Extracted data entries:
↓

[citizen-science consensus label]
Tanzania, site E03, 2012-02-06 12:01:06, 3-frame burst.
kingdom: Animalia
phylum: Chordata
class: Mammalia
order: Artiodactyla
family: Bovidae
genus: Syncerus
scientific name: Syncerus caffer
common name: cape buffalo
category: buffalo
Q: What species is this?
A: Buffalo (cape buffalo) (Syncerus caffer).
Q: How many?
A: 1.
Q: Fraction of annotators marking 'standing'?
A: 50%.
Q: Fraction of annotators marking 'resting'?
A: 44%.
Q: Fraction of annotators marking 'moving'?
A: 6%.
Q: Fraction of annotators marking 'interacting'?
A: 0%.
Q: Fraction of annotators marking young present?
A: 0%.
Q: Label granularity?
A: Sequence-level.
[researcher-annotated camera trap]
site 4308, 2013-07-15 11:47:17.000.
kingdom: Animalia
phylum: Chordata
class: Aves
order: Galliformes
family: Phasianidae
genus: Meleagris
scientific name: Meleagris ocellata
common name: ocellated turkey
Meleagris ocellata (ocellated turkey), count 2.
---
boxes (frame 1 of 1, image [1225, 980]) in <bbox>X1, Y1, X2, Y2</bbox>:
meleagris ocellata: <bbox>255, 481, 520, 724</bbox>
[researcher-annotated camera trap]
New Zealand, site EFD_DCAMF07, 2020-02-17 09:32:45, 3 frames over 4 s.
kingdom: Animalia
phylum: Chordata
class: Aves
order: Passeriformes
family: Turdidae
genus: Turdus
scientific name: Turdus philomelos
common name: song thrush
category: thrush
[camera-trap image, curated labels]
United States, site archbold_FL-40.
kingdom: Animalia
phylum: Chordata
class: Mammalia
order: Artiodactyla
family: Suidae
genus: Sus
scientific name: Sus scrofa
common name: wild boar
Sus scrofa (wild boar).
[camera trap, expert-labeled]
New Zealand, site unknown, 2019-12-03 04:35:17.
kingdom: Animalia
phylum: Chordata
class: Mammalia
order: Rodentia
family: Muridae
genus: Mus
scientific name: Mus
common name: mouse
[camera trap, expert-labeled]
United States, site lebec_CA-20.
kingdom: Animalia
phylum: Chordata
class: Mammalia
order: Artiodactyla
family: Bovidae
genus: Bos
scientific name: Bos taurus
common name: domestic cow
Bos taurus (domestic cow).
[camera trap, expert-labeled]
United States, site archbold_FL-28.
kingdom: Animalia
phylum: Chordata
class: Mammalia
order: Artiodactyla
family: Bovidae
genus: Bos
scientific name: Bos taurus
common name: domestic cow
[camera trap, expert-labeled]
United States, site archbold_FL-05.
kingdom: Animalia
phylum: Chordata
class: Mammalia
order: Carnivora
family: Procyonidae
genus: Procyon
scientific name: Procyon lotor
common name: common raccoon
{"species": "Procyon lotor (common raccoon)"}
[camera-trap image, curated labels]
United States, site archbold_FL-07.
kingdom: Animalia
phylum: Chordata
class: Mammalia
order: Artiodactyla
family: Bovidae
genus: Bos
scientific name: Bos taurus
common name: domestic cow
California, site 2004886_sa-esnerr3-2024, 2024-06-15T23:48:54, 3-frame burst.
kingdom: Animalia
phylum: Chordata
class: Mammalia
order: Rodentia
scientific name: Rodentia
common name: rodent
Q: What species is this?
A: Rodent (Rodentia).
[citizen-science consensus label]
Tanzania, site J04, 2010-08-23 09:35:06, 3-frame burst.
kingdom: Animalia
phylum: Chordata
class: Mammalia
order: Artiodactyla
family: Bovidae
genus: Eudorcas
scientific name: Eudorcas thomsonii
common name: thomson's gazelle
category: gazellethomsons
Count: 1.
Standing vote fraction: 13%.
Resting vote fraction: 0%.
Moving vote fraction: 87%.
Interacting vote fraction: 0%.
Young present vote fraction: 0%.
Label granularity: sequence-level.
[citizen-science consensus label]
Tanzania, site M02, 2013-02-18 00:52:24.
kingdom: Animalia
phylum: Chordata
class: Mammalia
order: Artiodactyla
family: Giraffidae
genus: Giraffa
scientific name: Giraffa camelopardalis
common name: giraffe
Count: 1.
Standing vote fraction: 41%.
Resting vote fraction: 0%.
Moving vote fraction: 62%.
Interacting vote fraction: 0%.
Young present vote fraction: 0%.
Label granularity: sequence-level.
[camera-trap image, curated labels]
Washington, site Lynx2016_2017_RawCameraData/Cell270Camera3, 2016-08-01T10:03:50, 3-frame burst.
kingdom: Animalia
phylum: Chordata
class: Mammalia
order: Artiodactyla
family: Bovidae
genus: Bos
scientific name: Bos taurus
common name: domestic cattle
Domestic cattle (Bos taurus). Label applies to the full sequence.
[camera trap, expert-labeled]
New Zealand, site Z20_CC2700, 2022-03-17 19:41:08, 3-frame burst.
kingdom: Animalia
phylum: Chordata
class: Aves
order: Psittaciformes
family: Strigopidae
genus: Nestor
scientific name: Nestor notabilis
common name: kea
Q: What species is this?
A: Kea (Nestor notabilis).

↑

### Assignment:
Set the records above down again, exactly as they read.

### Result of this task:
[citizen-science consensus label]
Tanzania, site E03, 2012-02-06 12:01:06, 3-frame burst.
kingdom: Animalia
phylum: Chordata
class: Mammalia
order: Artiodactyla
family: Bovidae
genus: Syncerus
scientific name: Syncerus caffer
common name: cape buffalo
category: buffalo
Q: What species is this?
A: Buffalo (cape buffalo) (Syncerus caffer).
Q: How many?
A: 1.
Q: Fraction of annotators marking 'standing'?
A: 50%.
Q: Fraction of annotators marking 'resting'?
A: 44%.
Q: Fraction of annotators marking 'moving'?
A: 6%.
Q: Fraction of annotators marking 'interacting'?
A: 0%.
Q: Fraction of annotators marking young present?
A: 0%.
Q: Label granularity?
A: Sequence-level.
[researcher-annotated camera trap]
site 4308, 2013-07-15 11:47:17.000.
kingdom: Animalia
phylum: Chordata
class: Aves
order: Galliformes
family: Phasianidae
genus: Meleagris
scientific name: Meleagris ocellata
common name: ocellated turkey
Meleagris ocellata (ocellated turkey), count 2.
---
boxes (frame 1 of 1, image [1225, 980]) in <bbox>X1, Y1, X2, Y2</bbox>:
meleagris ocellata: <bbox>255, 481, 520, 724</bbox>
[researcher-annotated camera trap]
New Zealand, site EFD_DCAMF07, 2020-02-17 09:32:45, 3 frames over 4 s.
kingdom: Animalia
phylum: Chordata
class: Aves
order: Passeriformes
family: Turdidae
genus: Turdus
scientific name: Turdus philomelos
common name: song thrush
category: thrush
[camera-trap image, curated labels]
United States, site archbold_FL-40.
kingdom: Animalia
phylum: Chordata
class: Mammalia
order: Artiodactyla
family: Suidae
genus: Sus
scientific name: Sus scrofa
common name: wild boar
Sus scrofa (wild boar).
[camera trap, expert-labeled]
New Zealand, site unknown, 2019-12-03 04:35:17.
kingdom: Animalia
phylum: Chordata
class: Mammalia
order: Rodentia
family: Muridae
genus: Mus
scientific name: Mus
common name: mouse
[camera trap, expert-labeled]
United States, site lebec_CA-20.
kingdom: Animalia
phylum: Chordata
class: Mammalia
order: Artiodactyla
family: Bovidae
genus: Bos
scientific name: Bos taurus
common name: domestic cow
Bos taurus (domestic cow).
[camera trap, expert-labeled]
United States, site archbold_FL-28.
kingdom: Animalia
phylum: Chordata
class: Mammalia
order: Artiodactyla
family: Bovidae
genus: Bos
scientific name: Bos taurus
common name: domestic cow
[camera trap, expert-labeled]
United States, site archbold_FL-05.
kingdom: Animalia
phylum: Chordata
class: Mammalia
order: Carnivora
family: Procyonidae
genus: Procyon
scientific name: Procyon lotor
common name: common raccoon
{"species": "Procyon lotor (common raccoon)"}
[camera-trap image, curated labels]
United States, site archbold_FL-07.
kingdom: Animalia
phylum: Chordata
class: Mammalia
order: Artiodactyla
family: Bovidae
genus: Bos
scientific name: Bos taurus
common name: domestic cow
California, site 2004886_sa-esnerr3-2024, 2024-06-15T23:48:54, 3-frame burst.
kingdom: Animalia
phylum: Chordata
class: Mammalia
order: Rodentia
scientific name: Rodentia
common name: rodent
Q: What species is this?
A: Rodent (Rodentia).
[citizen-science consensus label]
Tanzania, site J04, 2010-08-23 09:35:06, 3-frame burst.
kingdom: Animalia
phylum: Chordata
class: Mammalia
order: Artiodactyla
family: Bovidae
genus: Eudorcas
scientific name: Eudorcas thomsonii
common name: thomson's gazelle
category: gazellethomsons
Count: 1.
Standing vote fraction: 13%.
Resting vote fraction: 0%.
Moving vote fraction: 87%.
Interacting vote fraction: 0%.
Young present vote fraction: 0%.
Label granularity: sequence-level.
[citizen-science consensus label]
Tanzania, site M02, 2013-02-18 00:52:24.
kingdom: Animalia
phylum: Chordata
class: Mammalia
order: Artiodactyla
family: Giraffidae
genus: Giraffa
scientific name: Giraffa camelopardalis
common name: giraffe
Count: 1.
Standing vote fraction: 41%.
Resting vote fraction: 0%.
Moving vote fraction: 62%.
Interacting vote fraction: 0%.
Young present vote fraction: 0%.
Label granularity: sequence-level.
[camera-trap image, curated labels]
Washington, site Lynx2016_2017_RawCameraData/Cell270Camera3, 2016-08-01T10:03:50, 3-frame burst.
kingdom: Animalia
phylum: Chordata
class: Mammalia
order: Artiodactyla
family: Bovidae
genus: Bos
scientific name: Bos taurus
common name: domestic cattle
Domestic cattle (Bos taurus). Label applies to the full sequence.
[camera trap, expert-labeled]
New Zealand, site Z20_CC2700, 2022-03-17 19:41:08, 3-frame burst.
kingdom: Animalia
phylum: Chordata
class: Aves
order: Psittaciformes
family: Strigopidae
genus: Nestor
scientific name: Nestor notabilis
common name: kea
Q: What species is this?
A: Kea (Nestor notabilis).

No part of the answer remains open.